I still wish we had opted for a less intrusive alternative; I'm still skeptical about the whole thing. But I understand the logic of the Obama strategy and, given that logic, he was right to chastise Karzai — even publicly. If decent governance is the key to our strategy, it is important that Afghans see and hear where we stand on these issues. Otherwise, where will they find the courage to stand up for better governance?

We need to bring along the whole society. Never forget, the Karzai regime's misgovernance is the reason we're having to surge anew in Afghanistan. I'm sure the surge will beat the bad guys, but if the "good guys" are no better, it will all be for naught.

In the Cold War, all that mattered was whether a country was allied with us. What matters in Obama's war in Afghanistan is whether the Afghan people are allied with their own government and each other. Only then can we get out and leave behind something stable, decent and self-sustaining.

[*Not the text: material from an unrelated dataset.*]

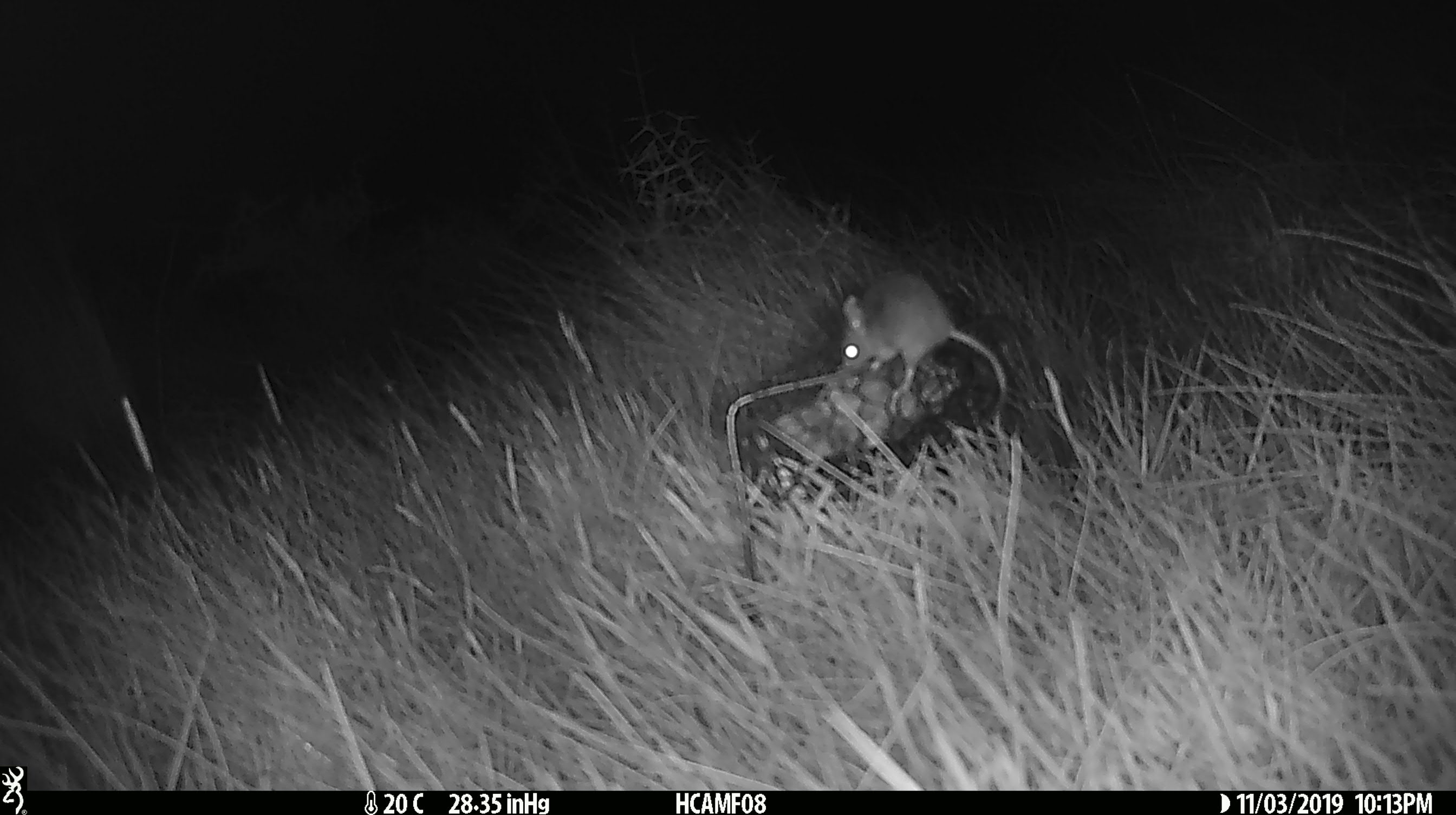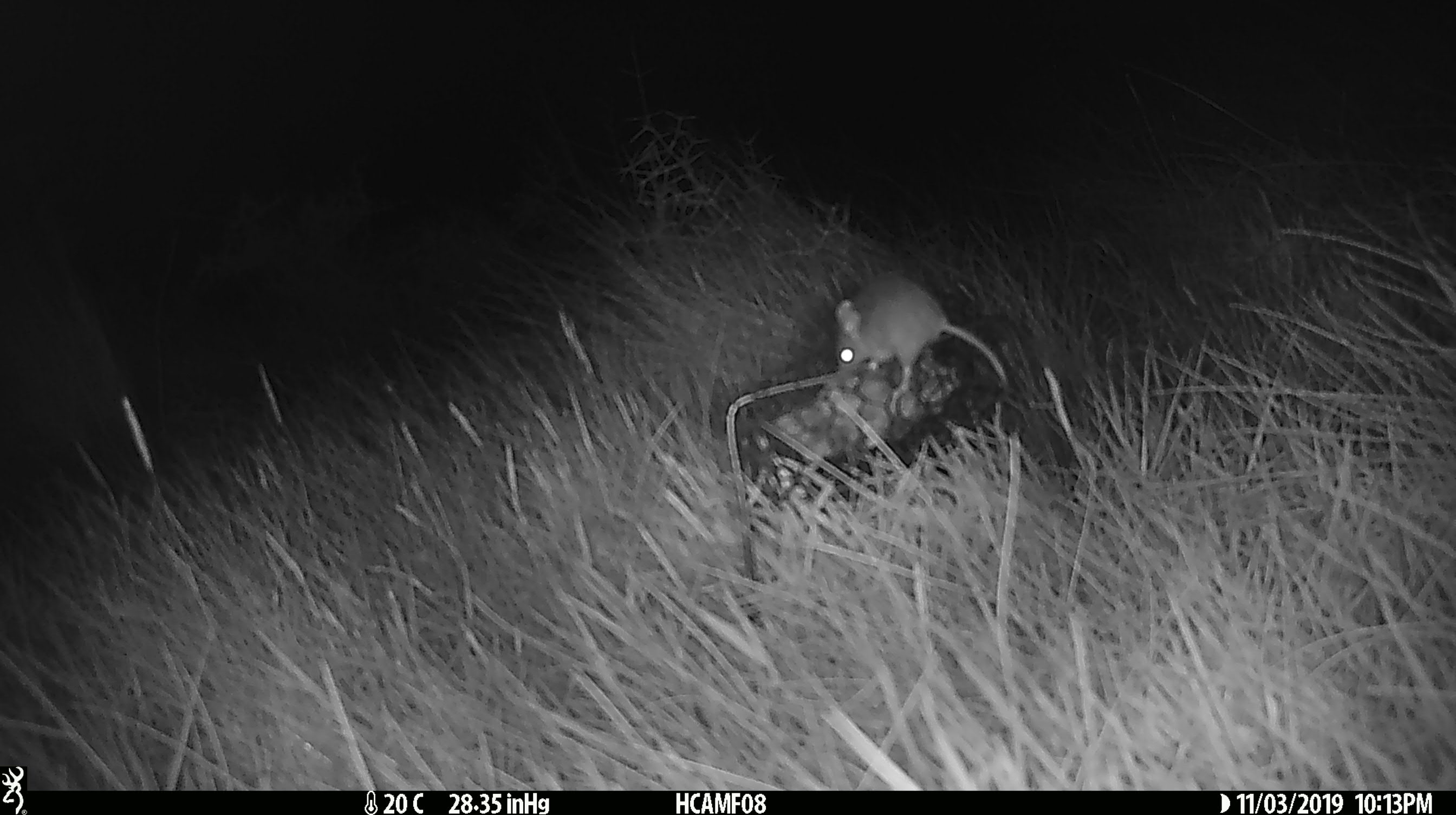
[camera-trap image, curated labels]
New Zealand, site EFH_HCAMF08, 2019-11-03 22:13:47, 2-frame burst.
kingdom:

Unlike Afghanistan, the war in Iraq was, at its core, always driven more by idealism than realism. It was sold as being about WMD. But, in truth, it was really a rare exercise in the revolutionary deployment of U.S. power. The immediate target was to topple Saddam's genocidal dictatorship. But the bigger objective was to help Iraqis midwife a democratic model that could inspire reform across the Arab-Muslim world and give the youth there a chance at a better future. Again, the Iraq story is far from over, but one does have to take heart at the recent elections there and the degree to which Iraqi voters favored multiethnic, modernizing parties.

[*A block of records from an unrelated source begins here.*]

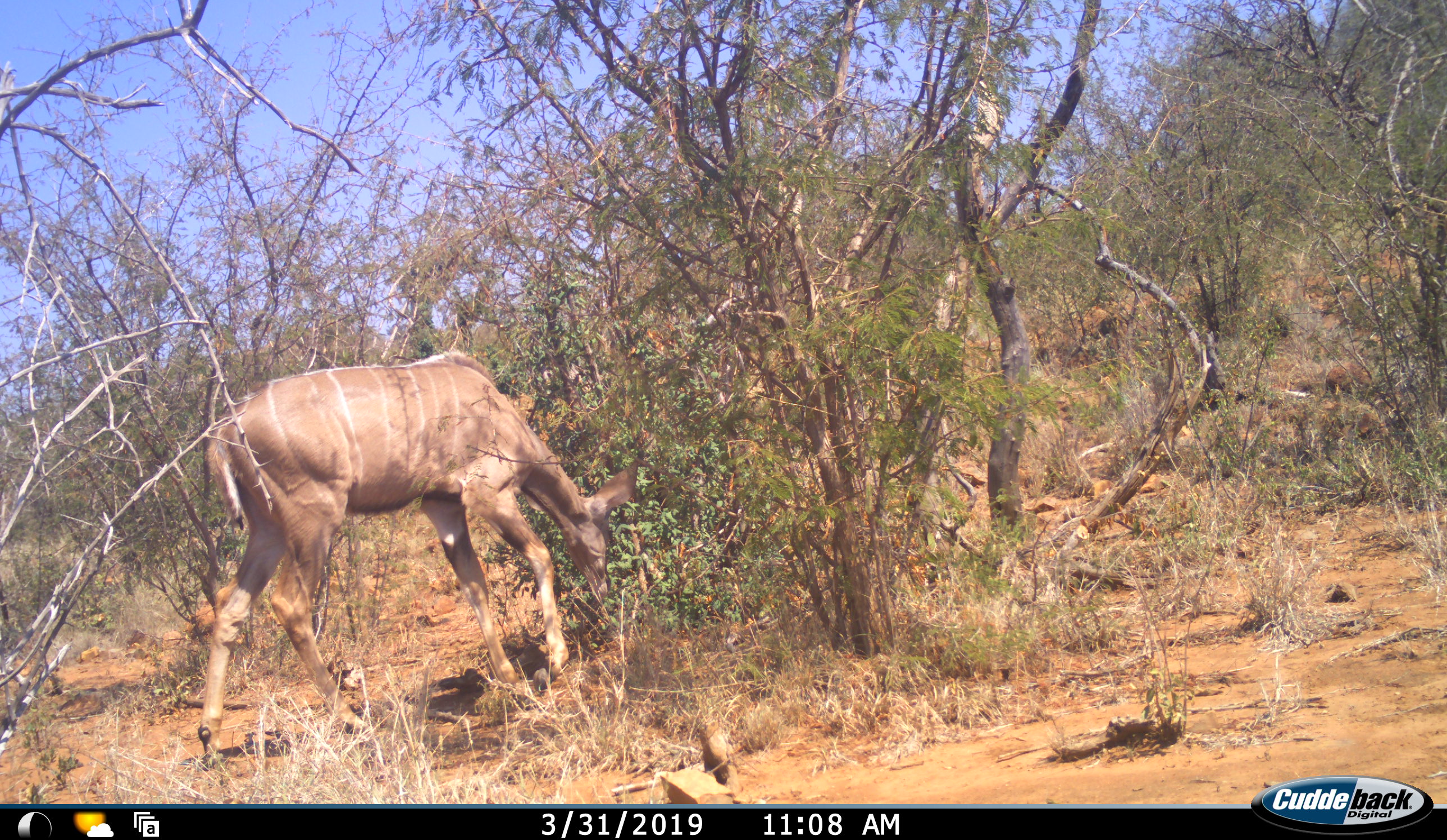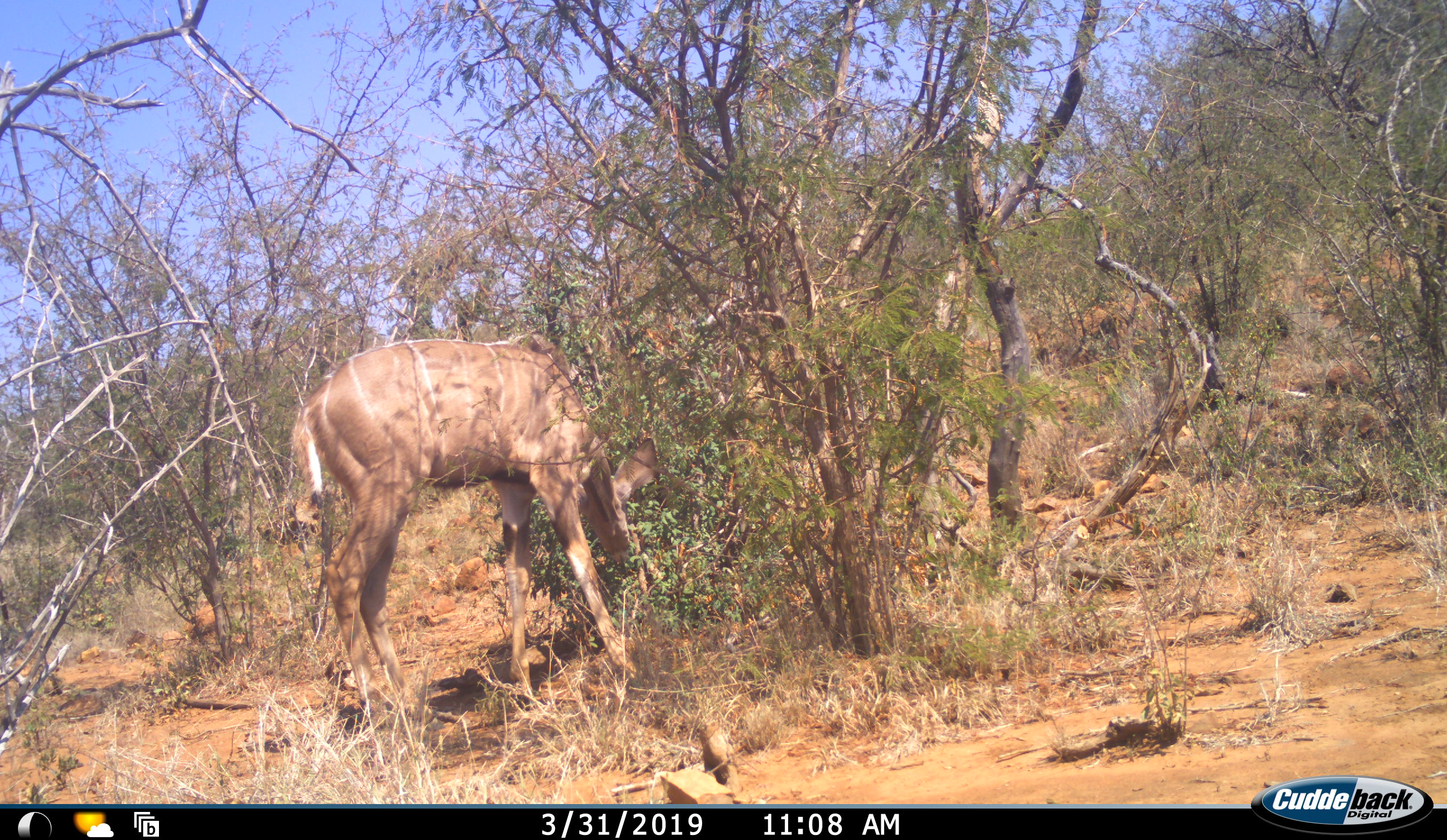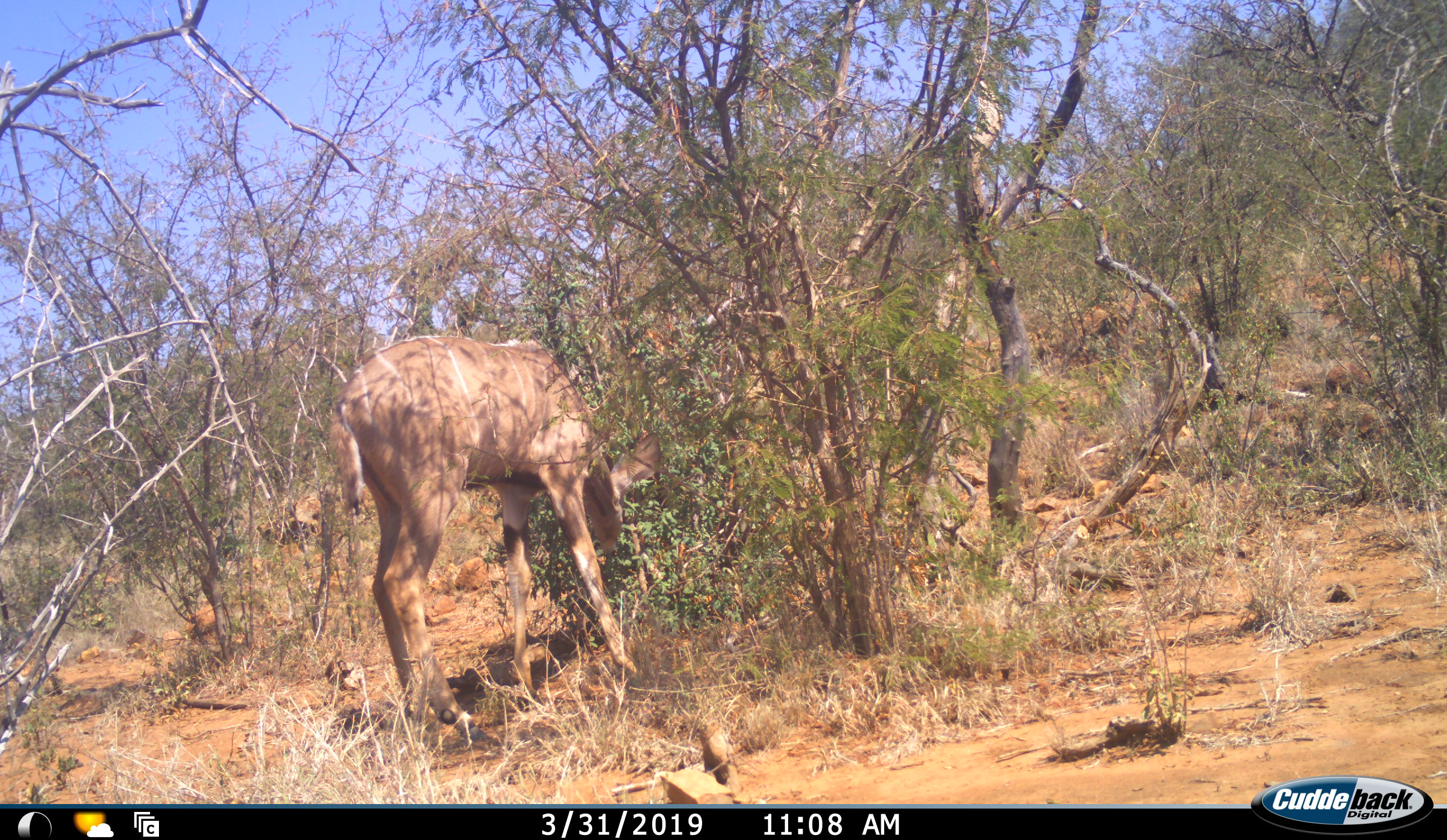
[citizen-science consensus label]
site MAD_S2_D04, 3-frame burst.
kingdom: Animalia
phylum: Chordata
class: Mammalia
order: Artiodactyla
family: Bovidae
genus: Tragelaphus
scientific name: Tragelaphus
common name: kudu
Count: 1.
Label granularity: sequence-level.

So, while Obama came to office looking at both Iraq and Afghanistan as places where we need to be focused more on protecting our interests than promoting our ideals, he's finding himself, now in office, having to promote a more idealist approach to both. The world will be a better place if it works, but it will require constant vigilance. When Karzai tries to gut an independent election commission, that matters. When the Iraqi prime minister, Nouri al-Maliki, refuses to accept a vote count certified by the U.N. that puts him in second place, that matters.

As I have said before, friends don't let friends drive drunk — especially when we're still in the back seat alongside an infant named Democracy.